Below are some records. Repeat exactly the lines from the one containing "family: Giraffidae" through the final line.

▶ _Given data_:
┄┄┄┄┄┄
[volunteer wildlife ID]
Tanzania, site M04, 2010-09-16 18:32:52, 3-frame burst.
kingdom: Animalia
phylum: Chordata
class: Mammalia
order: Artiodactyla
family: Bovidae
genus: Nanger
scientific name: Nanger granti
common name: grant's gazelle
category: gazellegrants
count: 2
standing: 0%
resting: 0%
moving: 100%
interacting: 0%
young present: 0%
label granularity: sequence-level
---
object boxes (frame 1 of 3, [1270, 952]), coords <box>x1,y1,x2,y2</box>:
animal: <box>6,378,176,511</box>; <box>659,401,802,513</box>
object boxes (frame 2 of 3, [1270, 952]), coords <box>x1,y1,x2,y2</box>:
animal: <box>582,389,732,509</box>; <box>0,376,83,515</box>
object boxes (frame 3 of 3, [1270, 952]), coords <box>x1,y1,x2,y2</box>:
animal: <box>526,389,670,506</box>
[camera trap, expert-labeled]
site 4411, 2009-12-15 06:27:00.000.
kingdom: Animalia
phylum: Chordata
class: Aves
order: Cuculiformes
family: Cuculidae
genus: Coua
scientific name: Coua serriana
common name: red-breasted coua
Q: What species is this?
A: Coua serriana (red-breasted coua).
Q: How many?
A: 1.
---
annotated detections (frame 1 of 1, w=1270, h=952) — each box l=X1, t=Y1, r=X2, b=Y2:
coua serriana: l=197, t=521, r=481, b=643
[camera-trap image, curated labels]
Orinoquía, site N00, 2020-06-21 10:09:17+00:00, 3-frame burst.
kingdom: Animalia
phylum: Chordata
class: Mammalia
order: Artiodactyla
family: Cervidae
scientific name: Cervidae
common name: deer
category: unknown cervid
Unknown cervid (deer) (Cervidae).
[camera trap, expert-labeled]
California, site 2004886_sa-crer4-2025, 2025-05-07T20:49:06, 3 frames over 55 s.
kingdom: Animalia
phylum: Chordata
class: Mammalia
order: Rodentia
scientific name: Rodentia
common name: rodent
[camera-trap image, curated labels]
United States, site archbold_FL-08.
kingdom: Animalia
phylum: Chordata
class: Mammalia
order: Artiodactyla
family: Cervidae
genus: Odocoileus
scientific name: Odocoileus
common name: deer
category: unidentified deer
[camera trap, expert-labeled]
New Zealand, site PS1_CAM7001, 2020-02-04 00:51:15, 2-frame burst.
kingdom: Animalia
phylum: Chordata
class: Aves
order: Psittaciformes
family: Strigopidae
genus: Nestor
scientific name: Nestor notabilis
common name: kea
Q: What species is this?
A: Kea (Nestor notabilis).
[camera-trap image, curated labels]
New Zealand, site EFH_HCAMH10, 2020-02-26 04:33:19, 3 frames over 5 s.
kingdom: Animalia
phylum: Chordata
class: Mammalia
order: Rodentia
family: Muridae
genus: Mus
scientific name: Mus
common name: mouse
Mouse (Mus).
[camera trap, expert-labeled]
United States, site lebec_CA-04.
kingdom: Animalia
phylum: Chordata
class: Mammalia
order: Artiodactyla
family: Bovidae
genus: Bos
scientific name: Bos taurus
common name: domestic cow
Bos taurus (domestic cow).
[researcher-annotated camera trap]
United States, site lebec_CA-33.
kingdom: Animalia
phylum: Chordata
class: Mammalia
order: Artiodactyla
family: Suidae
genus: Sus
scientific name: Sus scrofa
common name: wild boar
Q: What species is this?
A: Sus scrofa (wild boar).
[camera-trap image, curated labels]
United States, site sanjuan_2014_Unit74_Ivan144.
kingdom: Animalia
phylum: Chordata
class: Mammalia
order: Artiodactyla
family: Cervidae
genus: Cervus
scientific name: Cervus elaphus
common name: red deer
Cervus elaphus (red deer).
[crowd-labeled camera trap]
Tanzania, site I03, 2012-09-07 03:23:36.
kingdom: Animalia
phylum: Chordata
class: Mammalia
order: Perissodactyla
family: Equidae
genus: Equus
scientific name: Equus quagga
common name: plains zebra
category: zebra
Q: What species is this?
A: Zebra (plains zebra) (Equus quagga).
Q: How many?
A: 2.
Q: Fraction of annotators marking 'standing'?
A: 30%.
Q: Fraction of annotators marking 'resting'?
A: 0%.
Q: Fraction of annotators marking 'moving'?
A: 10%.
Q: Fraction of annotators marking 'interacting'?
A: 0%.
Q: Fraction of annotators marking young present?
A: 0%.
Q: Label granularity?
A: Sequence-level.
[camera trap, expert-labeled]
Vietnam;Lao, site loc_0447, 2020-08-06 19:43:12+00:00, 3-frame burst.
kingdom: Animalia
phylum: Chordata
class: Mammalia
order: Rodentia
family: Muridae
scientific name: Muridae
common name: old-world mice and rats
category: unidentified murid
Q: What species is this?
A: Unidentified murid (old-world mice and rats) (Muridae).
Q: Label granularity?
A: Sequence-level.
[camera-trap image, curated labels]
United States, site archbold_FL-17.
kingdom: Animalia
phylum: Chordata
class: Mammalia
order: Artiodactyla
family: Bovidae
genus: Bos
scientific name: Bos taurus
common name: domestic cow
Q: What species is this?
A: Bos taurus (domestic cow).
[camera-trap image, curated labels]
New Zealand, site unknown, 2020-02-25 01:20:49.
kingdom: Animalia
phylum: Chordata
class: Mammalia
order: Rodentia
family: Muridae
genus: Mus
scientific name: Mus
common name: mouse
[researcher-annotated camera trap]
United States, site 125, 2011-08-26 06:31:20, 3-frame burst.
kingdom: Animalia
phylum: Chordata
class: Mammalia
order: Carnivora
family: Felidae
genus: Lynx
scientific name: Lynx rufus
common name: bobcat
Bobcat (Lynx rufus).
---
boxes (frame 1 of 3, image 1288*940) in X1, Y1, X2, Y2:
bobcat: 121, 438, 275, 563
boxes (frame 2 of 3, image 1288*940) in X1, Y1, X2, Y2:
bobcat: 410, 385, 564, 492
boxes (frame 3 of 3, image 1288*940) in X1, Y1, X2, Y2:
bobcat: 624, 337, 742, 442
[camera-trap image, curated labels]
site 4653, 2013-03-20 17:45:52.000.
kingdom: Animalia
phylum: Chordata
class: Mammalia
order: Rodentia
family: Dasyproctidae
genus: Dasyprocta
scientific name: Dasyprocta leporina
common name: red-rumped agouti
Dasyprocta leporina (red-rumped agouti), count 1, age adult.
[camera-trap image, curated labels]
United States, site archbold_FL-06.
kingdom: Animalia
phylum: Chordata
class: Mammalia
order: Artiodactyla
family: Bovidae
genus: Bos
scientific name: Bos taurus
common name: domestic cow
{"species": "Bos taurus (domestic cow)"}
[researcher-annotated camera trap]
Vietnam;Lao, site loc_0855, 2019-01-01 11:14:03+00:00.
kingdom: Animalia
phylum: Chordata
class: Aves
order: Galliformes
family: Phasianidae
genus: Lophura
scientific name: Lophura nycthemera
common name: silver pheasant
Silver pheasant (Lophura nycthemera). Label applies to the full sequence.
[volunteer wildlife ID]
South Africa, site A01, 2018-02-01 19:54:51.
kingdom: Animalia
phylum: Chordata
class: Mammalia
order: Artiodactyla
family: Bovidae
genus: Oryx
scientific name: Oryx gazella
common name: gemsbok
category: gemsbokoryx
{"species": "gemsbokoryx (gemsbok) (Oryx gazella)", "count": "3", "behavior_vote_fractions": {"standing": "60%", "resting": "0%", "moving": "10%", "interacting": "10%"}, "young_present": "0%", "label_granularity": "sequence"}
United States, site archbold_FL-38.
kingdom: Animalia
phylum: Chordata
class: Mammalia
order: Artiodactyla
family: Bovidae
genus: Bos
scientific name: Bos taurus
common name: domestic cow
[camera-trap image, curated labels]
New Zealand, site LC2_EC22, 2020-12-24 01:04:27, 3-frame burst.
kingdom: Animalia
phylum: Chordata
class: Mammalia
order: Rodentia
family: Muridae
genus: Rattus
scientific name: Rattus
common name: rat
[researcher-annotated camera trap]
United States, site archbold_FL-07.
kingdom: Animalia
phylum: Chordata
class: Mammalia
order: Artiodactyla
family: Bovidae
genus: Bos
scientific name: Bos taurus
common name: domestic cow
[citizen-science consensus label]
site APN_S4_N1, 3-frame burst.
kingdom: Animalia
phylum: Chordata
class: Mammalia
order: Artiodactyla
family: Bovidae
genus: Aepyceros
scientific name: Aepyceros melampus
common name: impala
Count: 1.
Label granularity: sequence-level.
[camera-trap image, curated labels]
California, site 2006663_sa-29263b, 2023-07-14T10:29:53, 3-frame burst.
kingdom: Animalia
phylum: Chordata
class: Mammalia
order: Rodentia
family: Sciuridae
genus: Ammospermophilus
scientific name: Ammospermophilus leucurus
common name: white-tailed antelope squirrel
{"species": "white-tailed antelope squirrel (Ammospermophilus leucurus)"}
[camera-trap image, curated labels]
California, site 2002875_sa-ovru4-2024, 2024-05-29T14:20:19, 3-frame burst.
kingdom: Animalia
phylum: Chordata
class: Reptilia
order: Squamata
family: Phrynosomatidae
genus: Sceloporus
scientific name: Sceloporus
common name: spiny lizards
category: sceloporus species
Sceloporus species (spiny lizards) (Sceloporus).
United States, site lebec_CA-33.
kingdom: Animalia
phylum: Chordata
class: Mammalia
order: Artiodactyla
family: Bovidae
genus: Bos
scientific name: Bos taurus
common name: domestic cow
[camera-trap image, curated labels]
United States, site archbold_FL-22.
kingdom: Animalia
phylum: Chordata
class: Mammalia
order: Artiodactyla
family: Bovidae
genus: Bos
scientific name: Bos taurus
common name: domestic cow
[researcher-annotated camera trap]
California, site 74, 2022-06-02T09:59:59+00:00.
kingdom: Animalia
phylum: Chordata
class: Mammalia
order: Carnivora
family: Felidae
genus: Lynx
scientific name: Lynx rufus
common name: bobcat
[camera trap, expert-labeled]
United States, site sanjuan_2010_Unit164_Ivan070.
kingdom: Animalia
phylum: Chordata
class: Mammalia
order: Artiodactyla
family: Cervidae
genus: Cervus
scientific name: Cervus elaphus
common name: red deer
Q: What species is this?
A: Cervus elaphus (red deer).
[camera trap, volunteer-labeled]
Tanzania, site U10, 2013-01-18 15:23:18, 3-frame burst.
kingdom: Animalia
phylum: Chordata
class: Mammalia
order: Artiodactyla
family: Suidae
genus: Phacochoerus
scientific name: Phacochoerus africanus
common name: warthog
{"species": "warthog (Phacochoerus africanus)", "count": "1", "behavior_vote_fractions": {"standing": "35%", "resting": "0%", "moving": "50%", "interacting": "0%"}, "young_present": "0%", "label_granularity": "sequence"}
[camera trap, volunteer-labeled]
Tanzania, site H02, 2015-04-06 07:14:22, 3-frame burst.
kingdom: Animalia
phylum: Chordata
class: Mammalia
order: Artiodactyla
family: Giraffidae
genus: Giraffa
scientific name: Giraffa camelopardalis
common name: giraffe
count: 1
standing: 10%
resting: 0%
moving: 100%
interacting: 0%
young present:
┄┄┄┄┄┄
▶ _Solution to this problem_:
family: Giraffidae
genus: Giraffa
scientific name: Giraffa camelopardalis
common name: giraffe
count: 1
standing: 10%
resting: 0%
moving: 100%
interacting: 0%
young present:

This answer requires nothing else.